Redaction
The Quality module ships a pluggable redaction layer that scrubs PII and secrets out of every framework boundary that could leak — log lines, trace attributes, memory writes, captured LLM prompts, agent events. Redaction is always-on when the decorator is wired in; opt-out is per-tenant per-sink, never the default.
The redactor SPI is Redactor in com.tnsai.quality.redaction. The default implementation PatternRedactor ships with a 14-pattern catalog covering email, phone, credit card, SSN, TC Kimlik, API keys, JWT, AWS keys, IBAN, IP, bearer tokens, and SSH private-key blocks. Operators wire the redactor into framework sinks via decorator types (RedactingMemoryStore, RedactingAgentEventPublisher).
Quick start
import com.tnsai.quality.redaction.*;
// 1. Build a redactor with the default pattern catalog.
Redactor redactor = PatternRedactor.withDefaults();
// 2. Wrap the agent's memory store and event publisher.
MemoryStore memory = new RedactingMemoryStore(new InMemoryStore(), redactor);
AgentEventPublisher events = new RedactingAgentEventPublisher(new Slf4jAgentEventPublisher(), redactor);
// 3. From this point on, every write through these sinks is scrubbed.
agent.setMemoryStore(memory);
agent.setEventPublisher(events);Pattern catalog
RedactionPatterns.defaults() returns the patterns below. Each is exported as a constant on RedactionPatterns (e.g. RedactionPatterns.EMAIL) so you can subset or augment.

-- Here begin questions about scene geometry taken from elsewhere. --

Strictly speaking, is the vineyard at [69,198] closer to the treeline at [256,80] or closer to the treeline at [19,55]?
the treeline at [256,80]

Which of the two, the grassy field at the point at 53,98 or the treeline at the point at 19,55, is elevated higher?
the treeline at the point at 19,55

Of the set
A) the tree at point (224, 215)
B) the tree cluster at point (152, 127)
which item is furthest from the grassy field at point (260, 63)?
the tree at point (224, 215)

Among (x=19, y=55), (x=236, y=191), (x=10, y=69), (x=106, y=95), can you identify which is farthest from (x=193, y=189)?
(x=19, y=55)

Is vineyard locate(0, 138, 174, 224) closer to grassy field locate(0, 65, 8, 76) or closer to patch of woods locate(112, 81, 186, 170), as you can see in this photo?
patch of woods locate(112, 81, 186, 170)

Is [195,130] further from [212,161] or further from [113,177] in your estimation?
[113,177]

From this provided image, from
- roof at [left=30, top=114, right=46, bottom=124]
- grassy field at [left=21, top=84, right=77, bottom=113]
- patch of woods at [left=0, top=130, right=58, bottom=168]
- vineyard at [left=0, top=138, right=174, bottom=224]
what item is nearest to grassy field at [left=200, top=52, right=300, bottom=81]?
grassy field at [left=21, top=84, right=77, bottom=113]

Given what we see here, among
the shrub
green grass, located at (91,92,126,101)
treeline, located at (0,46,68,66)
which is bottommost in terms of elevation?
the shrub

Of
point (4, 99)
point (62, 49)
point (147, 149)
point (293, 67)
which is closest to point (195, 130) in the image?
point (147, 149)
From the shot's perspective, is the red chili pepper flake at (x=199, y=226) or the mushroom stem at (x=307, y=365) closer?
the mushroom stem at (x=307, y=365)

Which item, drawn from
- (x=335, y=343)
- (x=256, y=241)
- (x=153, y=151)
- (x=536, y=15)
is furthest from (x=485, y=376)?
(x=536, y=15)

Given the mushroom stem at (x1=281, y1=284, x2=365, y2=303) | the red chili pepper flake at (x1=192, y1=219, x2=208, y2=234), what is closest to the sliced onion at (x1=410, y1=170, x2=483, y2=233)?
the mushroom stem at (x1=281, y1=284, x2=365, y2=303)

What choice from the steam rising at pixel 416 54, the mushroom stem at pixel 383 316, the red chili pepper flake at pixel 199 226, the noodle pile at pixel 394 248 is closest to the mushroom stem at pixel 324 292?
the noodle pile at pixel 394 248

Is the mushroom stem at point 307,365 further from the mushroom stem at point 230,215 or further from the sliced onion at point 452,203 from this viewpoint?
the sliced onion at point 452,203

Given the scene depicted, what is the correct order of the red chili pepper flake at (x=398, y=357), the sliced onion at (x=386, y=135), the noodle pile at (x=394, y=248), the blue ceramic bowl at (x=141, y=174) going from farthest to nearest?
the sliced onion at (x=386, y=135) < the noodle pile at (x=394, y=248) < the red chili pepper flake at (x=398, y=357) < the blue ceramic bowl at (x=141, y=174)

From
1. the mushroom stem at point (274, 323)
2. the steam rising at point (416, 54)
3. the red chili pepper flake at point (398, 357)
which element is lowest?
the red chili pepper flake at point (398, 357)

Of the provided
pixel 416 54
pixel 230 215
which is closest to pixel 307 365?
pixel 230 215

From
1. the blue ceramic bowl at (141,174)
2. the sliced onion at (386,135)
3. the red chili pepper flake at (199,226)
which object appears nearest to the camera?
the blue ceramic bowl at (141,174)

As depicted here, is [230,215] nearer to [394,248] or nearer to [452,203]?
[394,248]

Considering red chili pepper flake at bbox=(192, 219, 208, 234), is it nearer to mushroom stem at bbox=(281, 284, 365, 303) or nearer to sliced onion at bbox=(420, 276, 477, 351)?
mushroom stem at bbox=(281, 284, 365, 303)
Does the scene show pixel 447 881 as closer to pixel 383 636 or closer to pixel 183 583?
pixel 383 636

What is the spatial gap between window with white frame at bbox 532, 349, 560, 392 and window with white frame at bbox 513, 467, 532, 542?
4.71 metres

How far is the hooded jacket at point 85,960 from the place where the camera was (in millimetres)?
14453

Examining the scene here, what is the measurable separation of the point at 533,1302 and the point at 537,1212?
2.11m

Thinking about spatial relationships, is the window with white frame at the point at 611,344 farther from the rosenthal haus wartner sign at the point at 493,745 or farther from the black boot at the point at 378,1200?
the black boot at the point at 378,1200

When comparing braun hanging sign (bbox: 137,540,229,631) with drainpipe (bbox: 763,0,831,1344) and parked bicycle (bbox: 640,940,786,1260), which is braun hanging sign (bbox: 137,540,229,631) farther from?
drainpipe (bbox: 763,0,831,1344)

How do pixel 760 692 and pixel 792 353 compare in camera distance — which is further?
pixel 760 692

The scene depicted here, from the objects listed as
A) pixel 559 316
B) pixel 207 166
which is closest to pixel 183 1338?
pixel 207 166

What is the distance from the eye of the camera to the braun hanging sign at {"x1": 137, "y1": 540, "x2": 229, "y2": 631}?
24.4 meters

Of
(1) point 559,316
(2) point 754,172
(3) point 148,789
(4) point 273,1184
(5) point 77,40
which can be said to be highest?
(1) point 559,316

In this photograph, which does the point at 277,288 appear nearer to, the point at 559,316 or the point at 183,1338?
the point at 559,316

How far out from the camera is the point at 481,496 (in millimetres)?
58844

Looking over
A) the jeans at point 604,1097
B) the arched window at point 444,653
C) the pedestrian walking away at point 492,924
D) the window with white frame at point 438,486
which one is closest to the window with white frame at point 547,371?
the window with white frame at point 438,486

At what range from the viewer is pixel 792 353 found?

| Pattern | Severity | Example |
|---|---|---|
email | MEDIUM | user@example.com |
phone_e164 | MEDIUM | +15551234567 |
credit_card | CRITICAL | 4111-1111-1111-1111 (Luhn-validated) |
us_ssn | CRITICAL | 123-45-6789 |
tc_kimlik | CRITICAL | 11-digit Turkish national ID (checksum-validated) |
openai_api_key | HIGH | sk-... |
anthropic_api_key | HIGH | sk-ant-... |
github_pat | HIGH | ghp_... |
aws_access_key | HIGH | AKIA... |
jwt | HIGH | three base64url segments separated by . |
iban | MEDIUM | DE89370400440532013000 |
ipv4 | LOW | 10.0.0.1 |
bearer_token | HIGH | Bearer <token> in headers |
ssh_private_key_block | CRITICAL | -----BEGIN ... PRIVATE KEY----- blocks |
Numeric patterns (credit card, TC Kimlik) include checksum validators so order IDs that look like credit-card numbers don't get scrubbed. The placeholder shape is [REDACTED:<pattern_name>] and is itself inert against every default pattern — a placeholder cannot be re-redacted on a later pass.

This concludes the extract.